*** Provided records Section Begins ***
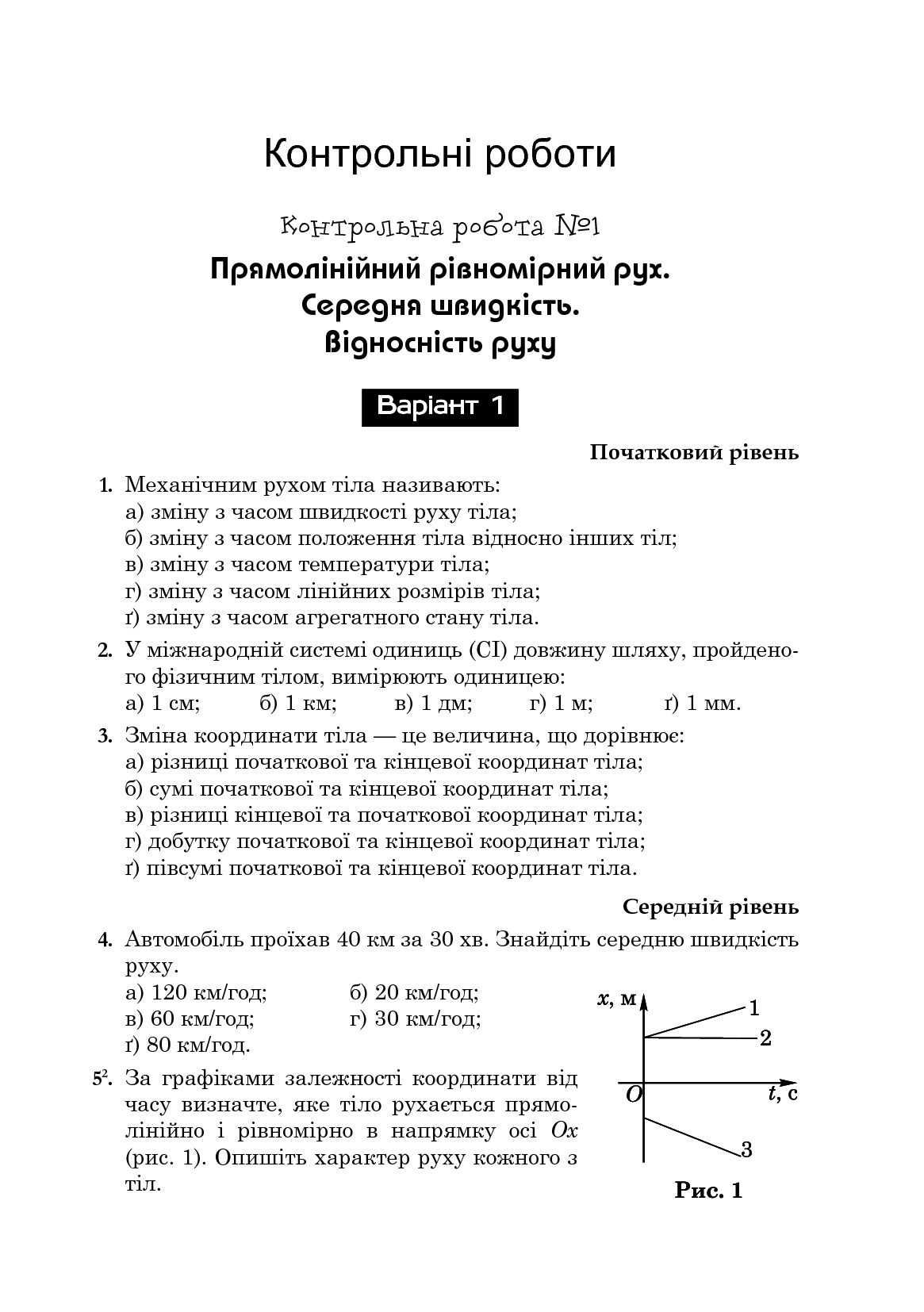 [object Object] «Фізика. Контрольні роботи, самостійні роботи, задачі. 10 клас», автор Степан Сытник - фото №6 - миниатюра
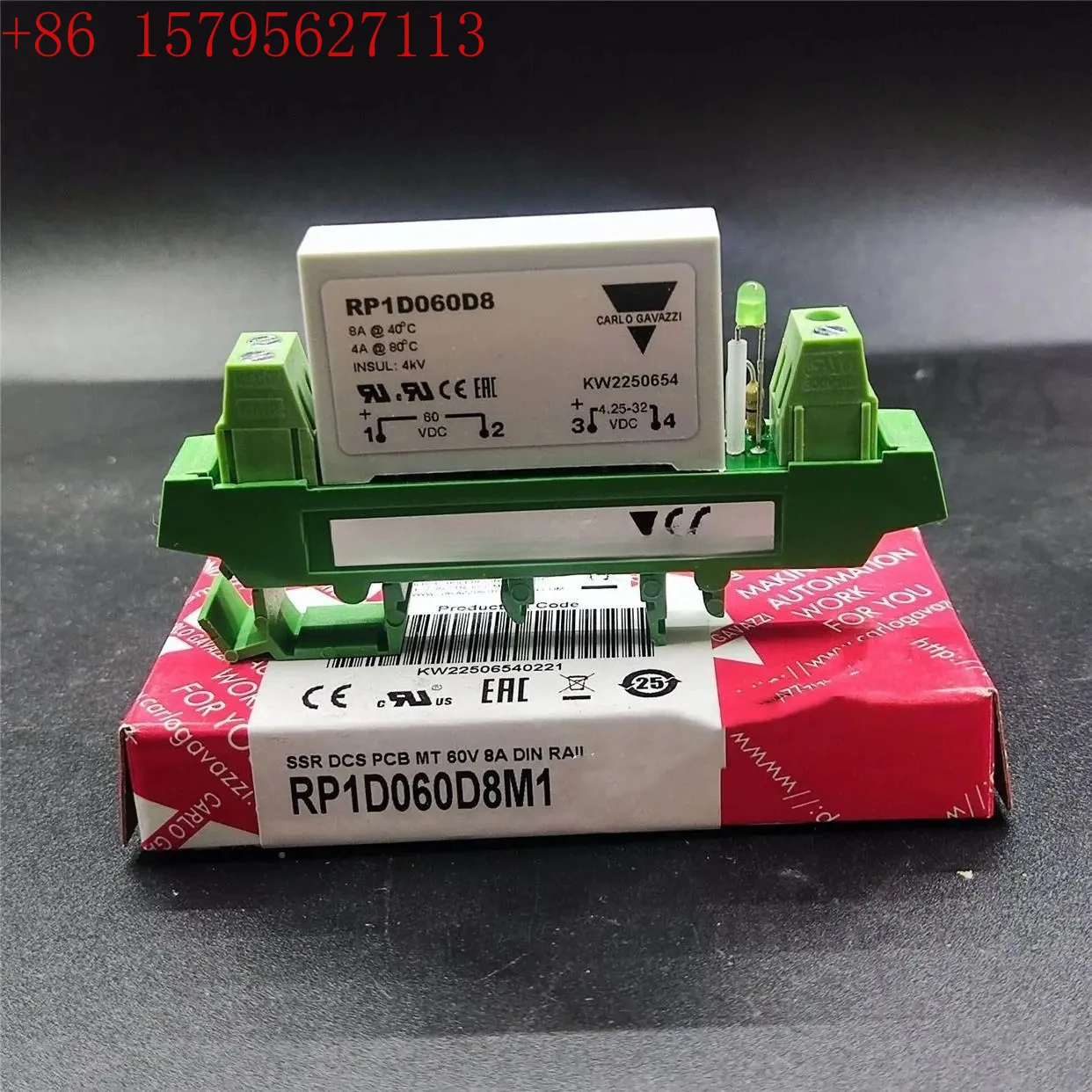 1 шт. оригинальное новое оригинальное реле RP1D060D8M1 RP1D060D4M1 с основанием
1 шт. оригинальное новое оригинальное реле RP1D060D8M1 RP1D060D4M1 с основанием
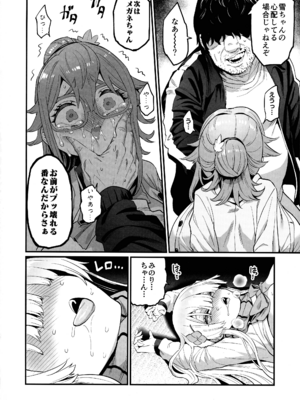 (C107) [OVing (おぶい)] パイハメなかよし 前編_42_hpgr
*** Provided records Section Ends ***
*** Provided records Section Begins ***
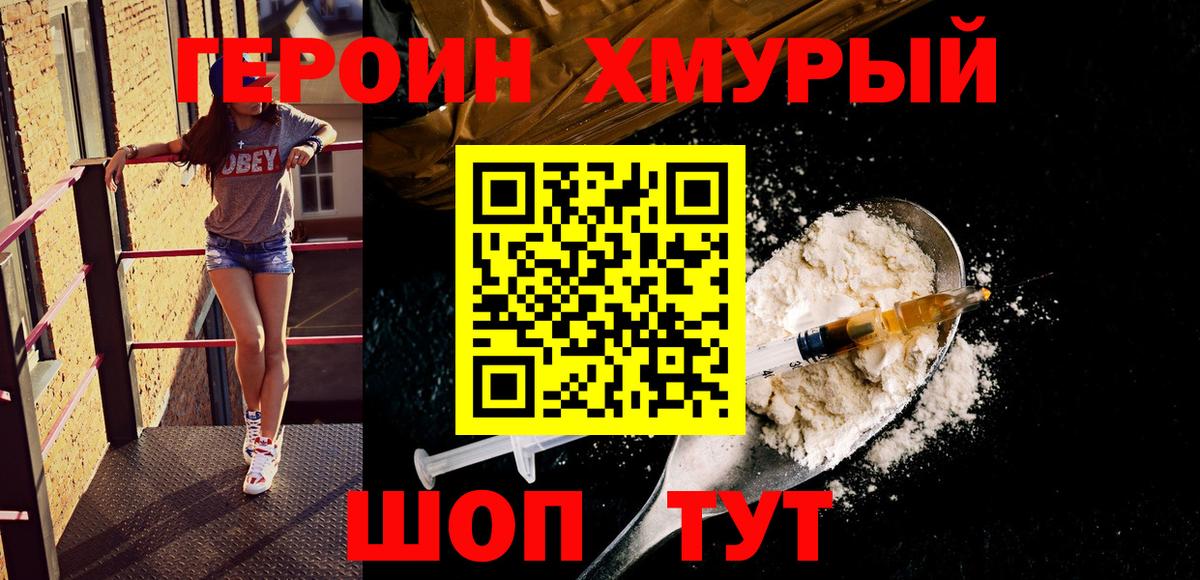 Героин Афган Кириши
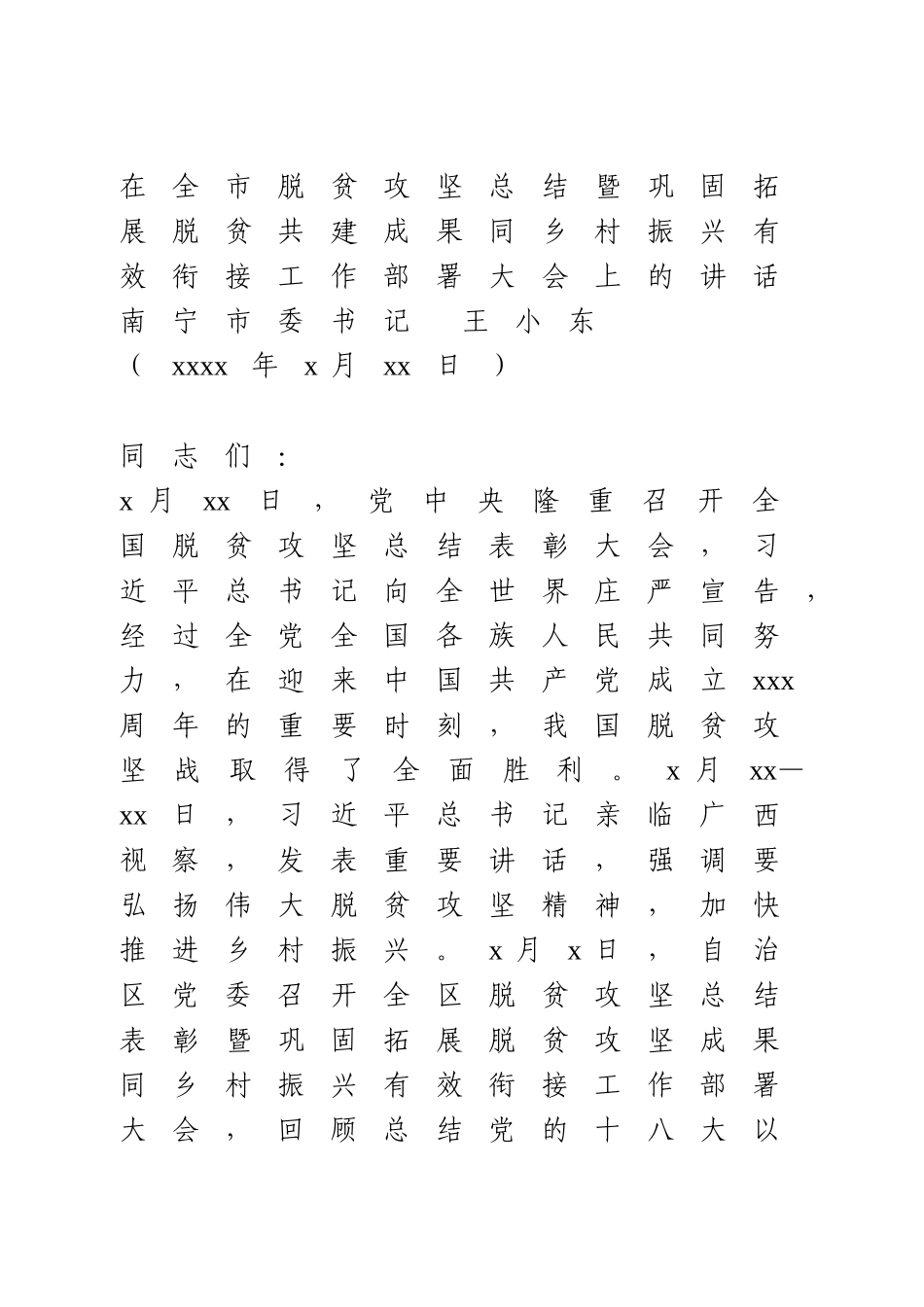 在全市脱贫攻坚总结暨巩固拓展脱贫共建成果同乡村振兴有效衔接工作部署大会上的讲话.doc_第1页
*** Provided records Section Ends ***
Copy the material from the line with "Героин Афган Кириши" up to and including the line with "在全市脱贫攻坚总结暨巩固拓展". Leave the pictures out of your answer.

 Героин Афган Кириши
 在全市脱贫攻坚总结暨巩固拓展脱贫共建成果同乡村振兴有效衔接工作部署大会上的讲话.doc_第1页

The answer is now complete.